## EXTRACT TO READ
----

Write Python code which uses NetworkX
to calculate and graph the node degree histogram of an arbitrary graph.
6.2. Motif Frequency Analysis#
The core programming task is to develop code which calculates the triplet motif frequency spectrum of a given graph. Think about how to split this problem up into discrete funcions. For example,
A function which determines whether a subgraph (identified by a list of nodes) of a given graph (identified by an adjacency list or NetworkX object) is isomorphic to a second given graph. Test your function against a known graph (eg the C Elegans Egg-laying circuit). You can use NetworkX to test for graph isomorphism.
A function which determines whether a given subgraph of given graph is isomorphic to one of the triplet motifs.
Don’t get too stuck with this part! If you’re not sure how to proceed then please come to me for guidance.
6.3. Drosophila Connectome Data#
The connectome data can be found here. Select the link ‘a compact (44MB) data model’ to download the dataset. First you’ll need to uncompress the file - you may need to download a utility such as 7Zip to do this.
Inside you will find three files traced-neurons.csv
, traced-roi-connections.csv
and traced-total-connections.csv
. traced-neurons.csv
contains information just about the neurons (the nodes of the graph) and the other two contain the graph connectivity data in edge list form. traced-roi-connections.csv
contains additional information about each synapse (which are the graph edges) indicating which brain region it resides in.

----

## SUPPLIED ENTRIES
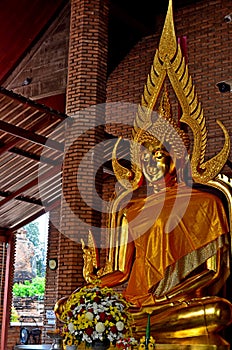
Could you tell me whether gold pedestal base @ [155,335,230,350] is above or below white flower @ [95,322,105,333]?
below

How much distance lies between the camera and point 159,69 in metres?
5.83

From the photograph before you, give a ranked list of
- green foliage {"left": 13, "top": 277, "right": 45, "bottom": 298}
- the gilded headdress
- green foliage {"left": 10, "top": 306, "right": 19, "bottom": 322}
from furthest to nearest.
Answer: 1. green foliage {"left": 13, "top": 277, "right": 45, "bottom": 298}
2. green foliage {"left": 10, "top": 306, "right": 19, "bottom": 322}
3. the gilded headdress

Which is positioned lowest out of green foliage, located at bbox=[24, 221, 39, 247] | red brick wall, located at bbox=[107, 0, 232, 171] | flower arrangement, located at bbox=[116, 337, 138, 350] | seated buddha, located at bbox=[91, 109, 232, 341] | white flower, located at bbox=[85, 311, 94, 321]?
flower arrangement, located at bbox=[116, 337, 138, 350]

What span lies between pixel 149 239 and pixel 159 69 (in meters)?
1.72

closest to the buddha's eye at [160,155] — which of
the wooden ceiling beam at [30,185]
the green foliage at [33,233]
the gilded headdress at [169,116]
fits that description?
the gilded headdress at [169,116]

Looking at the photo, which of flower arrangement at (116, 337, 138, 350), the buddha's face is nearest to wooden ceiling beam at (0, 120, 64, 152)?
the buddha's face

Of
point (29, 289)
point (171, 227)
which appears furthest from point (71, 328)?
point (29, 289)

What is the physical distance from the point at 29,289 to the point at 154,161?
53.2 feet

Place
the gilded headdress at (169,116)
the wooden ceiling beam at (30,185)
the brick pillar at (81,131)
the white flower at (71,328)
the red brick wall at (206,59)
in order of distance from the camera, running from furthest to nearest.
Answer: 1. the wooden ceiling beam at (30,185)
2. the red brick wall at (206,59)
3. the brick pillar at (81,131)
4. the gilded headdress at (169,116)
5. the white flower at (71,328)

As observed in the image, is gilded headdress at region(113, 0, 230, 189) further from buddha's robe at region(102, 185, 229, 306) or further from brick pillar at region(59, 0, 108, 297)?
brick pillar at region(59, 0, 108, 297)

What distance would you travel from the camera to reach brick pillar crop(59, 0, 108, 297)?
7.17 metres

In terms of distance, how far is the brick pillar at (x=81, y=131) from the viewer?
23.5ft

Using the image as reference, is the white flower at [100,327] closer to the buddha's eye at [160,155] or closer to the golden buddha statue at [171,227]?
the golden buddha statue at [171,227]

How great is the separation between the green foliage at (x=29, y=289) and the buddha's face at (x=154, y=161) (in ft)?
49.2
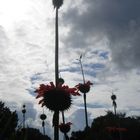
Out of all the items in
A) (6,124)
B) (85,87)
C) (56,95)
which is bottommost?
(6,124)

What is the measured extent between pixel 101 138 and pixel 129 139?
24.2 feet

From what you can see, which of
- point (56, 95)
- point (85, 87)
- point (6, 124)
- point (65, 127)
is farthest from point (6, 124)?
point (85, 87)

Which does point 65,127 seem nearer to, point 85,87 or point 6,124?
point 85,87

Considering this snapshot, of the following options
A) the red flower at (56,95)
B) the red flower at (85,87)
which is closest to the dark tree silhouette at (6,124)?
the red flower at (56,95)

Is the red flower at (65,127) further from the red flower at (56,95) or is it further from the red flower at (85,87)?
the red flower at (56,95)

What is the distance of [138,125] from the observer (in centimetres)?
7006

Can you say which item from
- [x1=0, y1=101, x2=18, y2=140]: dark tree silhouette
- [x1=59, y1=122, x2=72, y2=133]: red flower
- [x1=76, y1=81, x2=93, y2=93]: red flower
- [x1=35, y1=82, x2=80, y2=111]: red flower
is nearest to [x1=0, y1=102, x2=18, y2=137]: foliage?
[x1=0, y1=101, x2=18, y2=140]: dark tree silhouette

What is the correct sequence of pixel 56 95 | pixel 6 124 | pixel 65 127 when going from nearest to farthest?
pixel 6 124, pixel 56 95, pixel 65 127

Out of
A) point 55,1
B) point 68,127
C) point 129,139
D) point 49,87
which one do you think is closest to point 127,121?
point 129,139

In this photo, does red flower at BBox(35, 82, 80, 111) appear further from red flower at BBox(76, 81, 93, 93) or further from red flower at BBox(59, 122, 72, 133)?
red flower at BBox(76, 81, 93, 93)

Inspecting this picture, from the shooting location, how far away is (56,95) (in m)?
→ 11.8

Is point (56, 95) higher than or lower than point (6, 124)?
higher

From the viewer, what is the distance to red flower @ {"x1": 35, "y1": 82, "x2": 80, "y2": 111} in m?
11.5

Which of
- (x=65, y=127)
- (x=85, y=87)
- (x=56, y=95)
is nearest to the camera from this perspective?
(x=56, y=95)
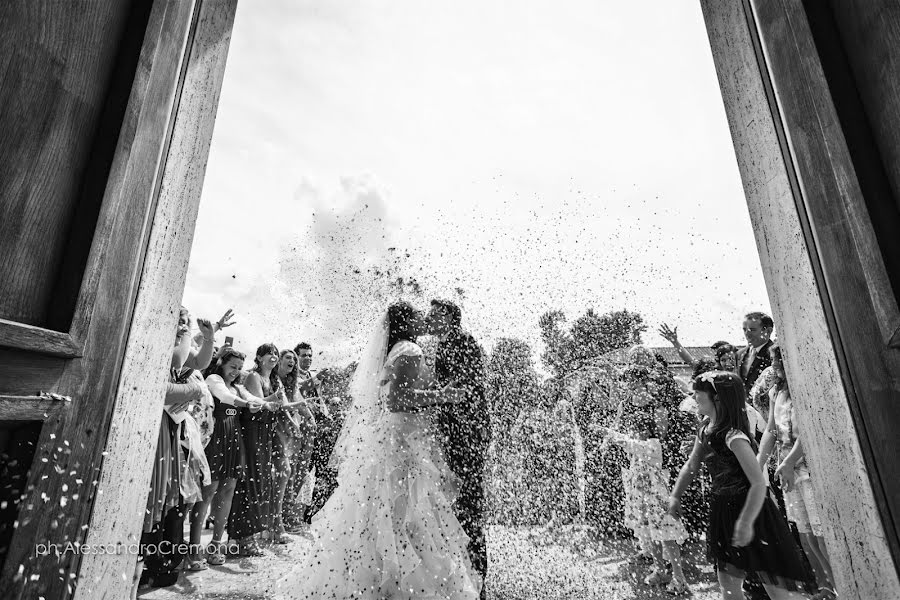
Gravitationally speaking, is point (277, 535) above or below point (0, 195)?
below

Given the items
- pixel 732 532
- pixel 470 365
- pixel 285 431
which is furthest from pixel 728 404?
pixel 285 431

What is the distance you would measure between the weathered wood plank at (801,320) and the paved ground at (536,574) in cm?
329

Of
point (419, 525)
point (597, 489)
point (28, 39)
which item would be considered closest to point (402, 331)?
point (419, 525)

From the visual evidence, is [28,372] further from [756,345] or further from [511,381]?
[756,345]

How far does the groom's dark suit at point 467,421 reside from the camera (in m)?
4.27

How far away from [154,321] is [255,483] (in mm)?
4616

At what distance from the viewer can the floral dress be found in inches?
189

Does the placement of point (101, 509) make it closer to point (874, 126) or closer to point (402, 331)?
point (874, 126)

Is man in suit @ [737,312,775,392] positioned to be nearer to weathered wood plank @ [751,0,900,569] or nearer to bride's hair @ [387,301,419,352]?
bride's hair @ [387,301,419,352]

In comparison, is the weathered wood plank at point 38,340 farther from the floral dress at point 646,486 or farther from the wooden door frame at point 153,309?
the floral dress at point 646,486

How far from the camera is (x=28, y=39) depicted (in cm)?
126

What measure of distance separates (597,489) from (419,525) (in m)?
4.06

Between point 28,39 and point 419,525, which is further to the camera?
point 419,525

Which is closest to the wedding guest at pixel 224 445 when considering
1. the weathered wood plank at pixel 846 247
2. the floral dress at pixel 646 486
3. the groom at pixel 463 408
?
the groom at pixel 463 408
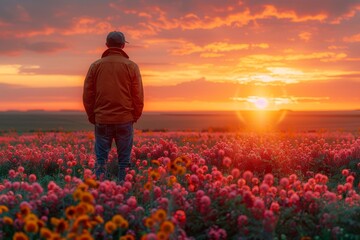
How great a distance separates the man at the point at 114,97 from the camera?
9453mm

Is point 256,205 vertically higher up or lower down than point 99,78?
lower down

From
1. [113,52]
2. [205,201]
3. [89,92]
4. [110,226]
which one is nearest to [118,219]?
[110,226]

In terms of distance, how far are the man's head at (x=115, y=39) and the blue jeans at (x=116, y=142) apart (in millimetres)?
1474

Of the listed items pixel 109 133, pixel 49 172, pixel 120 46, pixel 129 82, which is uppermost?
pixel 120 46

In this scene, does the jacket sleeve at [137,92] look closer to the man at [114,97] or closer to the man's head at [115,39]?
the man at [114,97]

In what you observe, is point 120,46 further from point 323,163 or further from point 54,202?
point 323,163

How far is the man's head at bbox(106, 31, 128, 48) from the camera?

----

## WHAT IS EXPECTED
According to the connectome project text above, which known graph should the isomorphism function be tested against?

## EXERCISE RESPONSE
The C Elegans Egg-laying circuit.